[Stored dataset items]

==*==

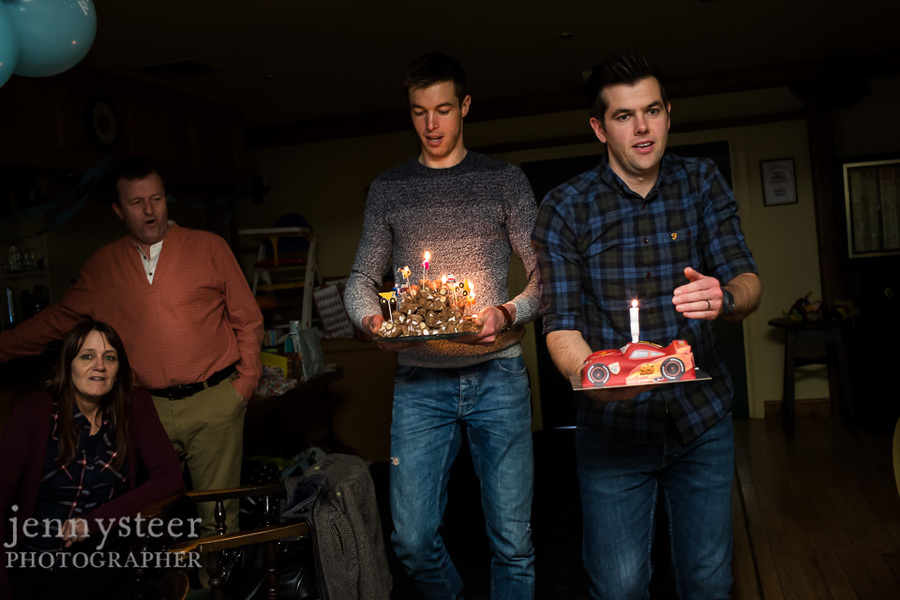 Alfie Pyne's 3rd birthday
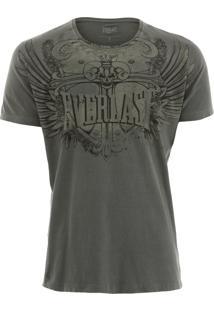 Camiseta Everlast Life Style Caqui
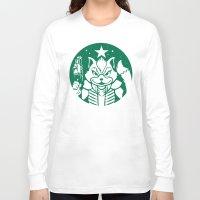 starfox Long Sleeve T-shirts featuring Starfox Coffee by Jimiyo
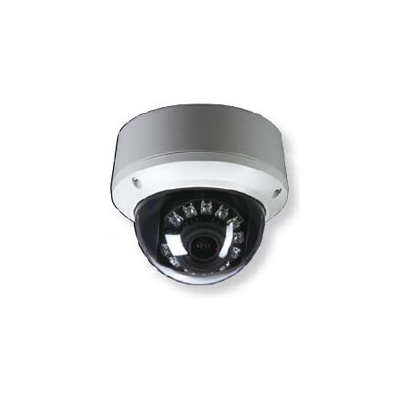 Linear LV-D4HRDIWV-212 Day/Night Outdoor Dome Camera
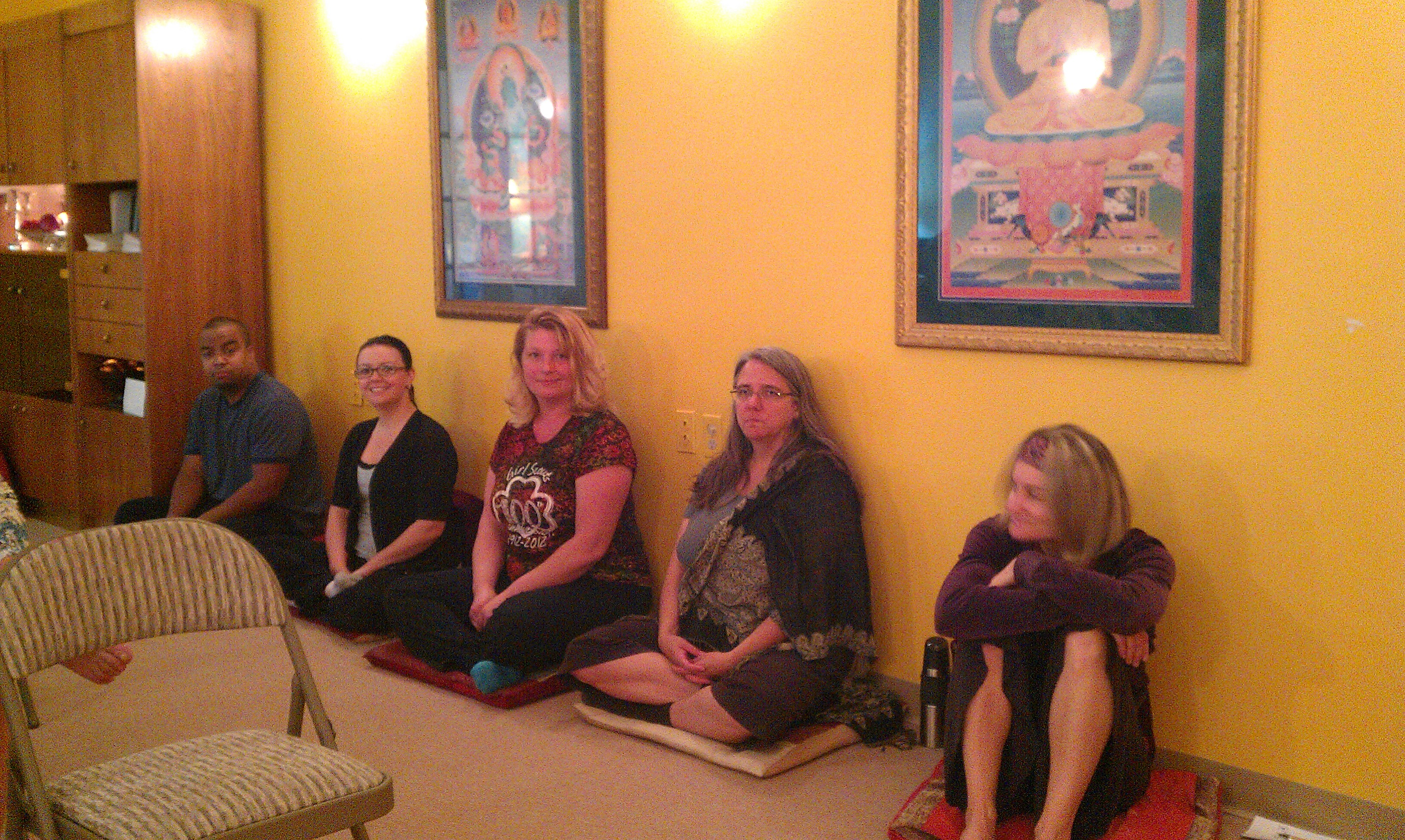 Weekly Meditation Classes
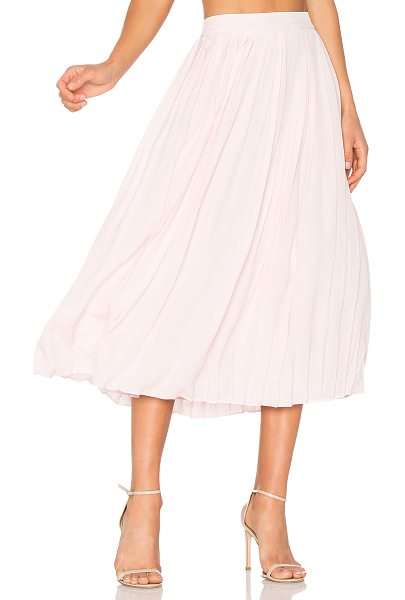 Anine Bing Pleated Midi Skirt in pink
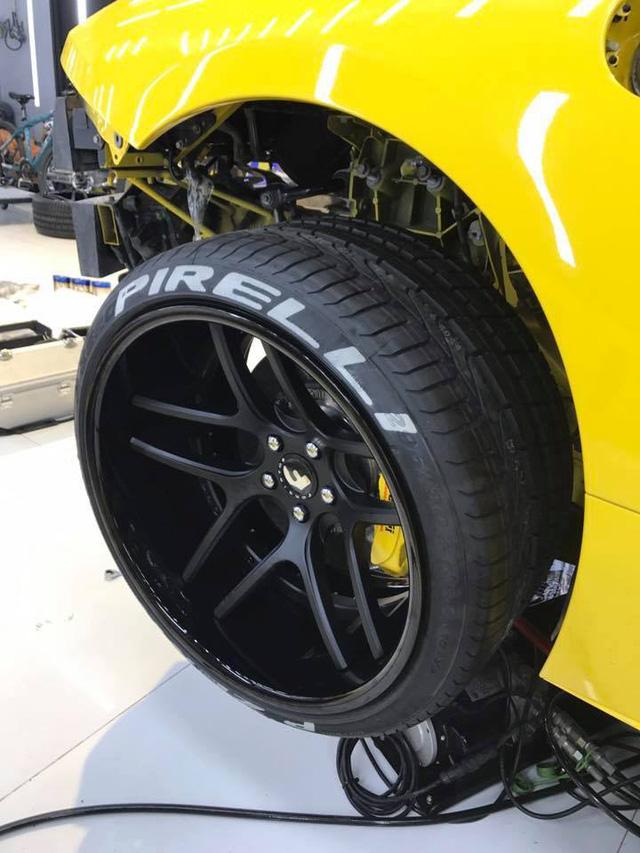 Siêu xe Ferrari 458 Italia đầu tiên tại Việt Nam chuẩn bị độ Liberty Walk - Ảnh 7.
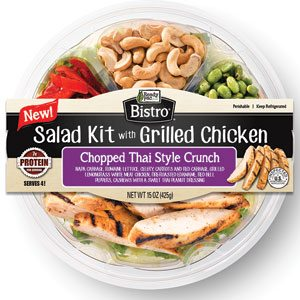 Grilled Chicken Salad Kit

==*==

:: Task statement ::
Give again, word for word, each line from the one holding "Weekly Meditation Classes" through the end of the entries, and leave out any picture.

:: Reply ::
 Weekly Meditation Classes
 Anine Bing Pleated Midi Skirt in pink
 Siêu xe Ferrari 458 Italia đầu tiên tại Việt Nam chuẩn bị độ Liberty Walk - Ảnh 7.
 Grilled Chicken Salad Kit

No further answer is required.